The Jump and Bump Drill is awesome for many reasons. It’s something we have used for years in helping with jumping and landing, and doing so after contact. Better yet, it requires zero equipment!
You can do the movement and focus solely on the landing, which is how we prescribe it with most athletes. We start with a two-foot landing and progress to one foot. If the athlete can’t land on two feet in a controlled “next play position,” there’s no sense moving to one foot. We look for a “no-squish” landing where athletes can show adequate stiffness through the entire kinetic chain.

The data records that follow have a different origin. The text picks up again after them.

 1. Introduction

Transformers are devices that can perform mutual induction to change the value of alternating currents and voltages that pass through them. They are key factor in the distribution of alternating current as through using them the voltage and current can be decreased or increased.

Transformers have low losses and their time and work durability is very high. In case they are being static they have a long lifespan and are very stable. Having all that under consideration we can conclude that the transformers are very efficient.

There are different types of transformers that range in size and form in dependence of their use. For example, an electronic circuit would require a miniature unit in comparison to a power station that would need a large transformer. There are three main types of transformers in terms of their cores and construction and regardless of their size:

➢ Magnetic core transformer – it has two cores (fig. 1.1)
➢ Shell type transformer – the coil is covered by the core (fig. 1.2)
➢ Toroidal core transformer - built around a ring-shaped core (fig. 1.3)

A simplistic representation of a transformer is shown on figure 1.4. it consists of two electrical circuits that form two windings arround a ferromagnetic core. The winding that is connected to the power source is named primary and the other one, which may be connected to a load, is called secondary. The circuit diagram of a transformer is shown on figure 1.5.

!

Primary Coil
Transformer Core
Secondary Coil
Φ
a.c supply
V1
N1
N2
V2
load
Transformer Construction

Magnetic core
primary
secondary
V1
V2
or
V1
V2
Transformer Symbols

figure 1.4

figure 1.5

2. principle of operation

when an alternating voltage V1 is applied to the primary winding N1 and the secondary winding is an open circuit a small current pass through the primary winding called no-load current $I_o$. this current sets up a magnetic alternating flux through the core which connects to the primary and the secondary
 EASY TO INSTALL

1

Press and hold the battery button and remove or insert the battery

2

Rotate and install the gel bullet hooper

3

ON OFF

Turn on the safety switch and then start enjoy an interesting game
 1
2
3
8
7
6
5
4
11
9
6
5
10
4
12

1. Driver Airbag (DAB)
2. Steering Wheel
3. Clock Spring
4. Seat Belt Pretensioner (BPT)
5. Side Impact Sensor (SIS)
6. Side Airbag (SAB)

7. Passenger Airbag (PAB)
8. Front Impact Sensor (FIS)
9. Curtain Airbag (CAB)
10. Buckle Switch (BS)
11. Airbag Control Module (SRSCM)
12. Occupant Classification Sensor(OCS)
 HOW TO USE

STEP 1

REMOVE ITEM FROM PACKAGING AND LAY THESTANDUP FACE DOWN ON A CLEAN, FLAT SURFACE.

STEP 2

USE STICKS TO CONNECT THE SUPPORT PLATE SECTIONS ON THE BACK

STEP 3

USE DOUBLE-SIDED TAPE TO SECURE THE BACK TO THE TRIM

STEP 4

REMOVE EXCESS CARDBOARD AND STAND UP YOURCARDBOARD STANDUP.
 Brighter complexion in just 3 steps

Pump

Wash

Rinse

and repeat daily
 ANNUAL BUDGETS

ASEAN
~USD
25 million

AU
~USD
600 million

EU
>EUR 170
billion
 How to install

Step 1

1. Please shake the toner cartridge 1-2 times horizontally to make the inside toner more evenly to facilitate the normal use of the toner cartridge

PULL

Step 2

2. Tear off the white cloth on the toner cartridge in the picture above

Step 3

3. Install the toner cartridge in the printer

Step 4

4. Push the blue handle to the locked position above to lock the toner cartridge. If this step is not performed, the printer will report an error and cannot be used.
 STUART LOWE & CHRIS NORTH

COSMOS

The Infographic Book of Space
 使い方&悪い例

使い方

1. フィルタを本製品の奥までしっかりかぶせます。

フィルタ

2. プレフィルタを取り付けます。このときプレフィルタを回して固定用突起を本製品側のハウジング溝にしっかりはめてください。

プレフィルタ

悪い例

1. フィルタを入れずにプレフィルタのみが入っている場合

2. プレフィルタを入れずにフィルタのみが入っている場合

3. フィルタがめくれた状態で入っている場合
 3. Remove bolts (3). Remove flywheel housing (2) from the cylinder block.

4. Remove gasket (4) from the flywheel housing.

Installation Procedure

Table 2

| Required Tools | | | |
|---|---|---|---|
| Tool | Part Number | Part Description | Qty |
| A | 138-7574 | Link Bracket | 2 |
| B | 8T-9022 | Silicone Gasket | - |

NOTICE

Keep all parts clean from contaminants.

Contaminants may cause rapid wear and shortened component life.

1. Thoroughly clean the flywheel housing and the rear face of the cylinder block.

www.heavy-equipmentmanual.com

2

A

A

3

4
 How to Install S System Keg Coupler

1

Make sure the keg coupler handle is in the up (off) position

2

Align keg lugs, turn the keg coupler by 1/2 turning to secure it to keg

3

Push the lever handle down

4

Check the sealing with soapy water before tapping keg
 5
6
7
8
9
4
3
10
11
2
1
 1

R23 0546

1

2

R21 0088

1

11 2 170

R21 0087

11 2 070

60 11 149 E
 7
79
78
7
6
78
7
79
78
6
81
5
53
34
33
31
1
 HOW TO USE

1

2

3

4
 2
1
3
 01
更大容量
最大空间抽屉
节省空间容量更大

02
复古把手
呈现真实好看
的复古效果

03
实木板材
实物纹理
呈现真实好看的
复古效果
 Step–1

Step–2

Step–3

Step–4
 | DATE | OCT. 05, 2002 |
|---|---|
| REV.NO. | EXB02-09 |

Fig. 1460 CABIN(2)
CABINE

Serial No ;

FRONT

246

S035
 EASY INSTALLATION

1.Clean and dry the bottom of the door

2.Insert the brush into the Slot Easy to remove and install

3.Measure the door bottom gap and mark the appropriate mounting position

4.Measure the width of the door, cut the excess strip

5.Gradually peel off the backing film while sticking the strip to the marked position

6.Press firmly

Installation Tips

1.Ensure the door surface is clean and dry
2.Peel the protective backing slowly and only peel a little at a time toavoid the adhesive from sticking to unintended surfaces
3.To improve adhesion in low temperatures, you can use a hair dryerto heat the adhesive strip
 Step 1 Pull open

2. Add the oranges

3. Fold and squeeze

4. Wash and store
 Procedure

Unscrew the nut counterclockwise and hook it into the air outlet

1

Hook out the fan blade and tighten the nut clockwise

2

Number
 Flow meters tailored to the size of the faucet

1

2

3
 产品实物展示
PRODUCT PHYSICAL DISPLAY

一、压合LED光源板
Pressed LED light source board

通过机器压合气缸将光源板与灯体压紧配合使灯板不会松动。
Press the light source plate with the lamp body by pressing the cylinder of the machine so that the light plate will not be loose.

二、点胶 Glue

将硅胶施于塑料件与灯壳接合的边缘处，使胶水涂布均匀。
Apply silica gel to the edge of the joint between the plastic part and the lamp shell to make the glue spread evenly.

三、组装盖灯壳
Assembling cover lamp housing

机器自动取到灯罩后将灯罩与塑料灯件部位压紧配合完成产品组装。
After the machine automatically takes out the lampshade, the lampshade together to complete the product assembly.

Once athletes have achieved the two-foot landing, move to a single-leg landing and then ask them to respond quickly afterwards. Vary how hard the contact is or where it is on their hip or torso so you can keep the training environment open versus a more closed and consistent stimulus. The contact they’ll encounter during competition is going to be chaotic and unpredictable, and the Jump and Bump Drill should reflect that.
One key here is to begin with contact on the hip that occurs at the top of the jump or at peak height. This is when the athlete is weightless, so to speak, with little vertical change happening. Always stay safe here and avoid undercutting or making contact below the hip at any time.
In the above video, we progress to asking the athlete to move laterally after landing on one leg. This makes things a bit more reactive and forces them to think about foot and ankle position on contact. We must always be thinking about the “next play,” and this progression will help put them in that state of mind. Be creative with your progressions. Have the athlete move in varying planes after landing, or give a hand signal, or have them catch or respond to a ball, or use sound cue, or position another person across from the participant and have them train true agility by responding to their movement.
This is an awesome drill for sports like basketball, football, lacrosse and volleyball, or wherever jump and land techniques are important. Good landing abilities are shown to decrease likelihood of ACL and other ligamentous injury or re-injury, so even if the athlete’s sport itself involves little jumping or contact, there’s still benefit to be had. This is also a fun and super effective drill to use in a team setting, rather than just hopping around in place all by your lonesome.